6 Mei 2012

Dipercantik Takdir

Ini adalah awal dari sebuah rasa yang bernama bahagia. Ketika surga mengijinkanmu untuk memijakkan kaki di bumi, metafora dimulai. Entah sengaja atau tibatiba, tatap mata kita bertemu, dan seterusnya aku bahagia, sejak itu. Wangi tubuhmu selalu membanting sukma, dirajam senyum yang setara dengan ujung pedang, tajam dan membinasakan. Tak ada kata lain! Tatapanmu adalah wacana, menerjemahkan pengertian jika cinta adalah sebuah danau, lalu kita dikutuk menjadi sepasang ikan, dan saat mata kita bisa berkedip, kita boleh mengawali kebahagiaan. Menjalani segalanya tanpa rayuan, karena rayuan tak ubahnya ancaman yang diucapkan dengan mesra. Menaiki anak tangga yang tersusun dari cahaya, serupa tangisan bayi yang lebih putih dari mutiara. Memasrahkan diri untuk disetubuhi kekaguman yang bertubitubi. Yah, seperti takdirnya sendiri, didalam cinta, tak ada jatuh yang tak bahagia.

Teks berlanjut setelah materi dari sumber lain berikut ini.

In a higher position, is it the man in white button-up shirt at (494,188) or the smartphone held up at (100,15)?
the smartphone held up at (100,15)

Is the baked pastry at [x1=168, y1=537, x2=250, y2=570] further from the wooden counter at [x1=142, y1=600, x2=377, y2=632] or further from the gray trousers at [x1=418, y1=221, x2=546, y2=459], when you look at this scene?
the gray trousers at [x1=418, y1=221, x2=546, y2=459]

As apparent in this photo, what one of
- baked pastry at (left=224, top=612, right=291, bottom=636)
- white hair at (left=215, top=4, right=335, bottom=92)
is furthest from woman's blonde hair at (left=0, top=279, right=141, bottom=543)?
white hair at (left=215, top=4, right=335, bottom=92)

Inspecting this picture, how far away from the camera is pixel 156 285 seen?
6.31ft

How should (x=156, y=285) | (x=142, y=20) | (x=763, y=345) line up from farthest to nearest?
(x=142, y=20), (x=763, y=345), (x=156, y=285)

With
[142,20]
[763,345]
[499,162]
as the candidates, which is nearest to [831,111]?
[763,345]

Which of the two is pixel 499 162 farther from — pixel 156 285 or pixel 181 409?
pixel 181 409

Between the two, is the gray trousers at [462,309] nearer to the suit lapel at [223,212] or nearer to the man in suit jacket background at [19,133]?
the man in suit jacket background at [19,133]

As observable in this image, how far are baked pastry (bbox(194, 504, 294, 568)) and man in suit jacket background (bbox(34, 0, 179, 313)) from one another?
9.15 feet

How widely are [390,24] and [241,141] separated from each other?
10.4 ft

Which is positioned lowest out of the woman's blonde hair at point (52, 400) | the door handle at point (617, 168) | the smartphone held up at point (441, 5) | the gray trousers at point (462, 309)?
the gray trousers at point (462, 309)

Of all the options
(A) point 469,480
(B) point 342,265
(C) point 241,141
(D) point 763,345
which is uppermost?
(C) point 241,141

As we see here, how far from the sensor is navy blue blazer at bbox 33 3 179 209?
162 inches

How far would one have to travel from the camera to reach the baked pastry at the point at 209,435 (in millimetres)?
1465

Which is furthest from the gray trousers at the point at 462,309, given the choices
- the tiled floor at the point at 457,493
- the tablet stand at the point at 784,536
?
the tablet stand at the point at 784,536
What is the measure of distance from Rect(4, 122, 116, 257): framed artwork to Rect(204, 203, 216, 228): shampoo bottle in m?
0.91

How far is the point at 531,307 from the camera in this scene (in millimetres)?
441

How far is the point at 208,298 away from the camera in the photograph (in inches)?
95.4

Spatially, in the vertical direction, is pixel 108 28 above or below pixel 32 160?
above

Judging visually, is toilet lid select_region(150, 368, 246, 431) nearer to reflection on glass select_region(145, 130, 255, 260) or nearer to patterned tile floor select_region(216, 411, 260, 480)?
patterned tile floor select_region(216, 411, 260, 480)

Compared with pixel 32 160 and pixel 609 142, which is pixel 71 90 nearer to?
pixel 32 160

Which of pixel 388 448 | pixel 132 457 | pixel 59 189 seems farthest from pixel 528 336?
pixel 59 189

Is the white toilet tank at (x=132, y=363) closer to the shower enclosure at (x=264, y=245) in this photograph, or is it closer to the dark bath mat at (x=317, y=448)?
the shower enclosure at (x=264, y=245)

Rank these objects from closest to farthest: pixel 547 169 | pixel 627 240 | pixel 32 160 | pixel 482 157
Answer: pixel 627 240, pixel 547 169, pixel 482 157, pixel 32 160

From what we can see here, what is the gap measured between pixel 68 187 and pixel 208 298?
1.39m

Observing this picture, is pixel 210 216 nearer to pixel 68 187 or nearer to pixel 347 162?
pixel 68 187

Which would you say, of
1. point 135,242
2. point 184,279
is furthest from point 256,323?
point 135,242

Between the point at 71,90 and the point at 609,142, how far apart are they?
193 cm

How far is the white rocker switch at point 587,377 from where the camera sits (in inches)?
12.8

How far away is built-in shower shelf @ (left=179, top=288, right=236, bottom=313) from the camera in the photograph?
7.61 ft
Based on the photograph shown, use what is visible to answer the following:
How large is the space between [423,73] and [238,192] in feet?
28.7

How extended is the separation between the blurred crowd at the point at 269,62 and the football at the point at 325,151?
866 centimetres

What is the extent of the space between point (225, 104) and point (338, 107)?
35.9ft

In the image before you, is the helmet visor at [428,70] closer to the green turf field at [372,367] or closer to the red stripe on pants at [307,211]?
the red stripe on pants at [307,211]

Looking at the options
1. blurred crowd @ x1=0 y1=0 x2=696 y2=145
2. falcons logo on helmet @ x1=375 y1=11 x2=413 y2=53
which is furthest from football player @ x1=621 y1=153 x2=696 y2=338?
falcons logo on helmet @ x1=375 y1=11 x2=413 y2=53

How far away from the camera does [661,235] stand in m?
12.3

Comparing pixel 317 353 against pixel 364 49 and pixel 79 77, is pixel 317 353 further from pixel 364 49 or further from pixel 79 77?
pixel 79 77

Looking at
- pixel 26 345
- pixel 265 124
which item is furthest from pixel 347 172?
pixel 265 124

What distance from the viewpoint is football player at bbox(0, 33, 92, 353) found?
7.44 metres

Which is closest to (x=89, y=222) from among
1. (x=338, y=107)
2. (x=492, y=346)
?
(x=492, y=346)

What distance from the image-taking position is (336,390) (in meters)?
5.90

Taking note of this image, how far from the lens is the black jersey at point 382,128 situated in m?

Kehadiranmu di dunia seperti perintah Tuhan, agar Sorga selalu terbayang ketika do'a sedang kupanjatkan. Selanjutnya aku tak pernah terkejut, ketika kekagumanku sendiri yang menyuruhmu menghuni mimpi. Menyaksikan senyummu saja, dua detik kedepan aku akan menjadi seorang buta untuk melihat kesedihan, lalu bisu untuk mengucap keluhan. Entahlah, tibatiba aku lupa warna airmata. Ketika katakata menyembunyikanku dalam bilik rindumu yang mahapuisi. Bertanding melawan rindu yang sedang mabuk berat dalam warasku. Sedang senyummu, minuman paling anggur yang kusuling perlahan dari ladang anganku. Gerakan tubuhmu; kaki jenjang bidadari yang mengitari purnama. Kekagumanku; sorak anak kecil yang belum mengenal gerhana. Dingin yang kau rasakan, barangkali salah satu cara agar aku tak pernah lupa menawarkan pelukan. Kekagumanku seolah menjadi berita yang baik, saat dingin terbawa langkah kaki sunyi menuju kesini. Lalu kita merayakan ciuman perak tak berujung dan menambah satuan detak jantung. Jika kelak aku tak mampu melihatmu dalam pandangan, aku tetap bisa bersyukur karena kau pernah bermukim dalam ingatan.